Video-endoscopic-assisted fascia lata harvesting techniques have been described.3 12 However, these methods still need a longer tissue dissection to harvest a final 12–15 cm long fascia lata strip, which is still not short enough, especially in children. Although a small-incision fascia lata harvesting technique has recently been described,13 it needs a second skin incision approximately 8 cm superior to the first one and harvests a longer fascia lata than ours. Harvesting the poorly developed delicate tissue is another important concern in small children under 3 years of age as they have short leg size.1 However, ptosis surgery with AFL may still be needed in such cases with visual axis obscurations.1 2 Leibovitch et al1 performed a 6–8-cm vertical skin incision to obtain a 7–9-cm long and 10–15-mm wide fascia lata strip, whereas paediatric fascia lata harvesting by a Crawford stripper resulted in visible muscle bulging at the donor site in approximately a quarter of cases.4 The present technique, however, seems to be less invasive as it needs only, for instance, a 3×1 cm long fascia lata graft for unilateral cases. Moreover, if the monotriangular method is to be preferred, it is clear that less than 3×1 cm of fascia lata graft would be sufficient, which is again very important in small children.
The presented ‘kite-tail’ fascia lata strip technique offers the following advantages over previous approaches: (1) It simplifies the harvesting process as it is completely performed under direct and complete visualisation of the fascia lata graft to be excised along its both superficial and undersurface that does not allow any blunt dissection, resulting in a lower possibility of trauma to the surrounding tissues. (2) The surgeon can, therefore, easily control peroperative haemorrhages, if present, with no need to apply postoperative compression on the operation site, which markedly reduces the incidence of peroperative or early postoperative unexpected haematoma formation. (3) It reveals a smaller graft removal with broader areas of remaining fascia lata support for the underlying musculature, which clearly decreases the incidence of postoperative muscle prolapsus. (4) The leg incision site is short and single, which reduces the amount and number of scar formation, if any, whereas the tensile strength of the strip is adequate for the suspension. (5) An excellent minimally invasive procedure can be performed for children, preserving poorly developed tissues. (6) It may also be used in recurrent cases that have previously undergone AFL surgery. (7) It is comfortable, safe and easily mastered, even for beginners, who do not need any experience or excessive education.
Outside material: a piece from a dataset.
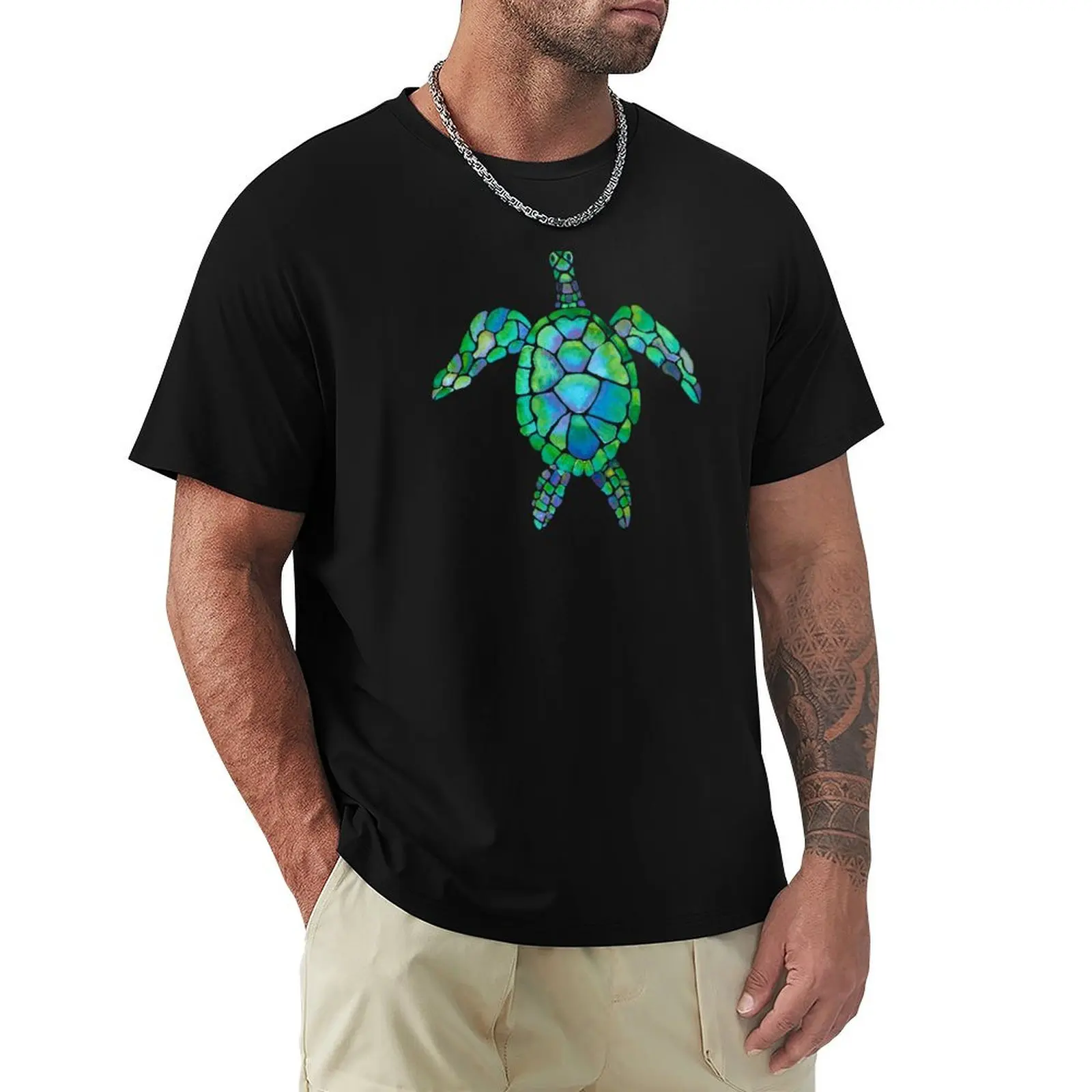 

Sea Turtles & Friends on Ultramarine Blue by MarcyBrennanArt T-Shirt kawaii clothes croswit shirt man plain black t shirts men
Finally, (8) it only needs conventional and simple instruments (scalpel blade, Westcott scissors), neither requires a fascia lata stripper nor expensive and sophisticated instruments, although it takes a little more time during parsing and strip suturation procedures.
In conclusion, the introduced ‘upper knee’ (low incision) approach on a short fascia lata graft appears to be a feasible method for frontalis suspension, especially in young children. It is easy to use for ophthalmologists or oculoplastic surgeons and can effectively and safely be harvested with only a short training period and learning curve. The technique has a lower morbidity and high success rate in both the short and long term. It provides predictable and satisfactory outcomes and may also be tried in an ‘upper thigh’ approach. A randomised, controlled investigation with a longer follow-up is warranted as new failures may be recognised over the years.
Competing interests None.
Patient consent Obtained.
Ethics approval Neither ethics committee nor institutional review board approval was required for this study, as this is a modified and minimally invasive version of a previous technique.
Provenance and peer review Not commissioned; externally peer reviewed.